Most TBH people seem to want NOT to treat.


----------



## Hillbillynursery (Nov 13, 2003)

All my hives with natural cell take care of themselves as to the mite problems. The 2 hives with alot of regular foundation had to be treated for Varroa. Several strains of bees are T mite resistant. That was the reason I chose to start with Buckfast bees. I will never again buy a buckfast queen from the Weavers for other reasons but the bees did a good job keeping the mites down. Local feral bees have not been treated and are living. I live 75 miles south east of Nashville. The mountains are beginning to have quite a few wild hives again. Most of these are the little black bees. These black bees are a bit more aggressive than Italians or Carnolians(NWC are just improved Carnolians). So far nothing has been as bad as one of those buckfast hives. I can stand around and even weed eat around the hives with no problems but open one of the dark bees hive without smoke and you will be covered in bees. I have 2 TBH which I hope to get full of bees this year. I tried last year but the queen failed to return from her mating flight. If you are handy with power tools standard hives are easy to make as well. I make foundationless frames which have the pointed top bar like some of the TBHs do. They need no foundation. You end up with natural cell sizes which help fight the varroa mite. If you catch a swarm from a wild hive you should get small cell right from the start. If it was from a hive on standard foundation they will draw about 5.1mm at first them after a few frames/top bars they will draw the smaller cells.


----------



## Oxankle (Jan 8, 2004)

BeeBiz:
I have kept bees for many years. Never treated for tracheal mites and did not lose hives. Varroa mites are another story. If small cell works, fine. 
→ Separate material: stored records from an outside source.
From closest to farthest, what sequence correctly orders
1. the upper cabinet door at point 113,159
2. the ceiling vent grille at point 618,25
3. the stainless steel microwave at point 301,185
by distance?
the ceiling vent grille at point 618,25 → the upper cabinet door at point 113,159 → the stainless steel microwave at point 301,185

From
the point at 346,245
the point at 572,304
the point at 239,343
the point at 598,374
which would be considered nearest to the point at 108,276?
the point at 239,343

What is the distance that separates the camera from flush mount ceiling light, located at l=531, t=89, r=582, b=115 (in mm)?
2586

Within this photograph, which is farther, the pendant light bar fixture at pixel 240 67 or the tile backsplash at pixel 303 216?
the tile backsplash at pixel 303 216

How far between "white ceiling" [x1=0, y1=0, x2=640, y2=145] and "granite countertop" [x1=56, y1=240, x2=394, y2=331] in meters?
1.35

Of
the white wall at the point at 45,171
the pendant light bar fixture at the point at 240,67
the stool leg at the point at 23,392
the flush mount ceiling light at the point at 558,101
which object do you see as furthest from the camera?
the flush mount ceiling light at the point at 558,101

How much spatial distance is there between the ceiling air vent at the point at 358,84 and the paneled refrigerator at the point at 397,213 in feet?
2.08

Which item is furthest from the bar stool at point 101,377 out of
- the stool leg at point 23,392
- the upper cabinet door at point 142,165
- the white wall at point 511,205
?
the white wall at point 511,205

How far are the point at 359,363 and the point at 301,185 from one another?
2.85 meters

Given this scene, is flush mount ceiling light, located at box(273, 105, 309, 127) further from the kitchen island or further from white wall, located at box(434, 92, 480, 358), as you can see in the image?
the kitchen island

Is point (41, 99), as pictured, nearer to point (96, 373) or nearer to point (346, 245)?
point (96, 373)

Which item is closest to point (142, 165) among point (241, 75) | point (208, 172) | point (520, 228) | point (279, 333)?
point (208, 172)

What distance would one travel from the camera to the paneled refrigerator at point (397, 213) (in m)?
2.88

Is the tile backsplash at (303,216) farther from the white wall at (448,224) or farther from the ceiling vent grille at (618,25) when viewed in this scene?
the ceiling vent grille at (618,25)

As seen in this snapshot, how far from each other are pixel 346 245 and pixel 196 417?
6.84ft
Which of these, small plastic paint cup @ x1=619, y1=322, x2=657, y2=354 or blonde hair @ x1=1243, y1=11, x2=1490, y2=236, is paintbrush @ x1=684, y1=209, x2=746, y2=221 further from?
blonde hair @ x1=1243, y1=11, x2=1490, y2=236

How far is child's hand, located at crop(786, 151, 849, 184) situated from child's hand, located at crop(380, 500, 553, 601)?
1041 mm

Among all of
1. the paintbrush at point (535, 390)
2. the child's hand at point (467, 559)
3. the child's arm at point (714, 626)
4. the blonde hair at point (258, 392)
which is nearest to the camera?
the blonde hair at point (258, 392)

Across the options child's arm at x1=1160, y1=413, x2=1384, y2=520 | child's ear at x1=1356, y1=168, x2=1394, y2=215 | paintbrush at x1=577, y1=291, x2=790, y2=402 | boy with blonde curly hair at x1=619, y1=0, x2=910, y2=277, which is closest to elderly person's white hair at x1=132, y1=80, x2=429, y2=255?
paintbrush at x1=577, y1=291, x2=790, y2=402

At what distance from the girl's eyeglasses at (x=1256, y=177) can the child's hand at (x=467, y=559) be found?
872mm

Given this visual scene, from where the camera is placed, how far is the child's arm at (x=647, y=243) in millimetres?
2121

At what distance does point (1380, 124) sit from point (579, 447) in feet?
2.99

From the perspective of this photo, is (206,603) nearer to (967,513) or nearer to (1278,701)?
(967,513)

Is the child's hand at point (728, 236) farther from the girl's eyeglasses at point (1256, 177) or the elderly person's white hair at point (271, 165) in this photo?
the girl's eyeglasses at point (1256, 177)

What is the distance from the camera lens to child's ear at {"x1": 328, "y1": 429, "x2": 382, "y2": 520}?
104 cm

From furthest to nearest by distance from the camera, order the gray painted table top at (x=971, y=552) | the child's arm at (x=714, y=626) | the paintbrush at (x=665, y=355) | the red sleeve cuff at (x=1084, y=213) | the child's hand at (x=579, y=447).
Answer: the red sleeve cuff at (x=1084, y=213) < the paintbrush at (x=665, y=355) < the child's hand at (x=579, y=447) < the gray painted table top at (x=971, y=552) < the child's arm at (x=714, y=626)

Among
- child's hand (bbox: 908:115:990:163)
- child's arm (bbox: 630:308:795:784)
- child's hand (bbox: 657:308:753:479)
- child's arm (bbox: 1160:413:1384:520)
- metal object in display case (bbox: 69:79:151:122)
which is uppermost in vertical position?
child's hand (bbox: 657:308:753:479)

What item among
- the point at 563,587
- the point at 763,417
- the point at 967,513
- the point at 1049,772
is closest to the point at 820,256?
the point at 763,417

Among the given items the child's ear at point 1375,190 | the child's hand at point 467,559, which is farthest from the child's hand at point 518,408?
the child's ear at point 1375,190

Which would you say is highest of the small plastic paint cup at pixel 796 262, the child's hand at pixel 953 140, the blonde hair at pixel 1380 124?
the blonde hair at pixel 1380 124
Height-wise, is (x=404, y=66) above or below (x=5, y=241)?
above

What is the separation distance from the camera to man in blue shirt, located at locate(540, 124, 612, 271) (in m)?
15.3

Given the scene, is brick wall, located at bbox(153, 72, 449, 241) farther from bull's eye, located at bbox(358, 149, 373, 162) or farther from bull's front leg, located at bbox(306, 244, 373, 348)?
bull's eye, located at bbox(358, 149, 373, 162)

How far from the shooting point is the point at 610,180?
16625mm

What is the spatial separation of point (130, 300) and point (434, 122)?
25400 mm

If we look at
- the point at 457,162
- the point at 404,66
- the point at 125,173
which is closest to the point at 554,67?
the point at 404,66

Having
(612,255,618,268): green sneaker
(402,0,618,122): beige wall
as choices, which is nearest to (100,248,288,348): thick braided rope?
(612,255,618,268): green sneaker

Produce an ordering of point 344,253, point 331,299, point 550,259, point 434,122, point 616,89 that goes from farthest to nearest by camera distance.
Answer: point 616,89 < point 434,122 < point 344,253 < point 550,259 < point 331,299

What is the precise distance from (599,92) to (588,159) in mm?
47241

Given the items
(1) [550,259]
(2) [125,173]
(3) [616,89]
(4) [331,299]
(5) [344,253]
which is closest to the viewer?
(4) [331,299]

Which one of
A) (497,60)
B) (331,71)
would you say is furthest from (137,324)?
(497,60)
Some of us with Langs and wax foundation are using FGMO; this takes care of tracheal mites as an "extra" feature.
Ox


----------



## beebiz (Feb 5, 2005)

Hi again,

First, I thank all of you for the replies.

I certainly hope that you guys are right about the idea that bees on "natural" comb being able to take care of themselves without so much chemical intervention. I had read some about the difference in comb sizes between the comb drawn on man-made foundation and comb drawn naturally by the bees. Knowing that bees had survived for eons and eons in the wild with NO human intervention or assistance,I wondered (quietly and to myself) if there was even a remote possibility that man, in his never-ending quest to improve upon what God created, had somehow weakened the bees natural defense against some of the problems that we have seen in the last 20 years or so. If I correctly understand all of you, my thoughts may not have been as far off mark as I sort of hoped they were!

Anyway, I appreciate Michael reminding me about the grease patties. In a "senior moment" I forgot about them! Between Michael, Hillbilly, and Oxankle, you have pretty well convinced me that my future TBH's shouldn't be as heavily plagued with the problems that the Langs are. Or, at least you've convinced me to try the TBH's with caution, but with more of a "don't worry... be happy" attitude!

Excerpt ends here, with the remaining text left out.